"""

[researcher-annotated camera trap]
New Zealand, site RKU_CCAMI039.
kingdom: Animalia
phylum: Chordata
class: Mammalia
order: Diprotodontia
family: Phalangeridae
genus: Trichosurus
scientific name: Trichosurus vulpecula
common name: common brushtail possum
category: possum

"""
"""

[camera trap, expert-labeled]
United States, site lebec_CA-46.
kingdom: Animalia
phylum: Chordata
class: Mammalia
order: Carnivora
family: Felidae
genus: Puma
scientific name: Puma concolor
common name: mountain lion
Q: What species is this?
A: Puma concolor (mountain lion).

"""
"""

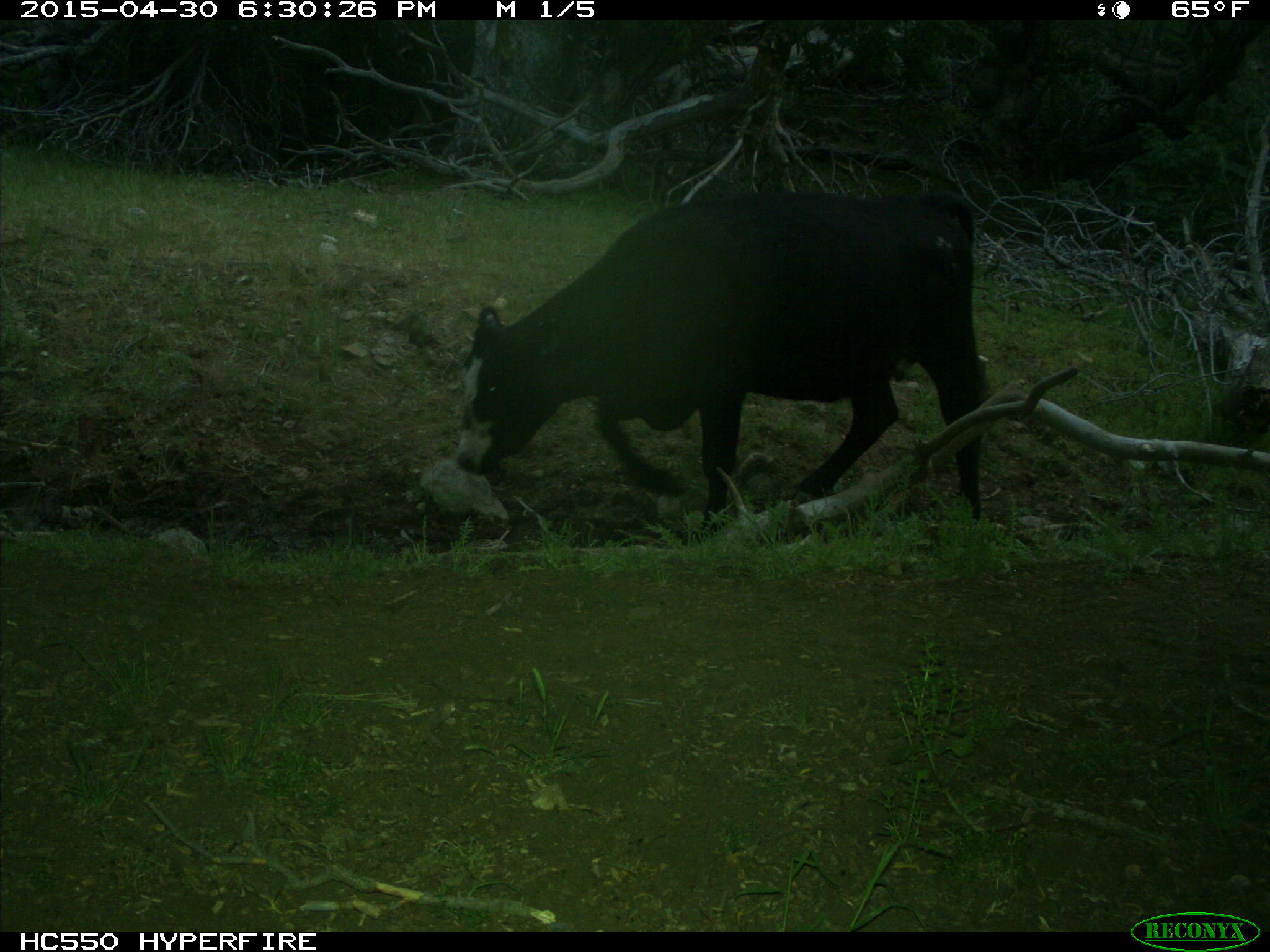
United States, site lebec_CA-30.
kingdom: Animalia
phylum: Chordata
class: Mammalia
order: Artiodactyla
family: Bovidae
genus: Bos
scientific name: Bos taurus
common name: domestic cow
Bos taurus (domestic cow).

"""

#### YOUR INSTRUCTIONS
Retype the records above, but only those lines that fall between the line containing "[researcher-annotated camera trap]" and the line containing "category: possum", with both of those lines included, exactly as written.

#### EXERCISE RESPONSE
[researcher-annotated camera trap]
New Zealand, site RKU_CCAMI039.
kingdom: Animalia
phylum: Chordata
class: Mammalia
order: Diprotodontia
family: Phalangeridae
genus: Trichosurus
scientific name: Trichosurus vulpecula
common name: common brushtail possum
category: possum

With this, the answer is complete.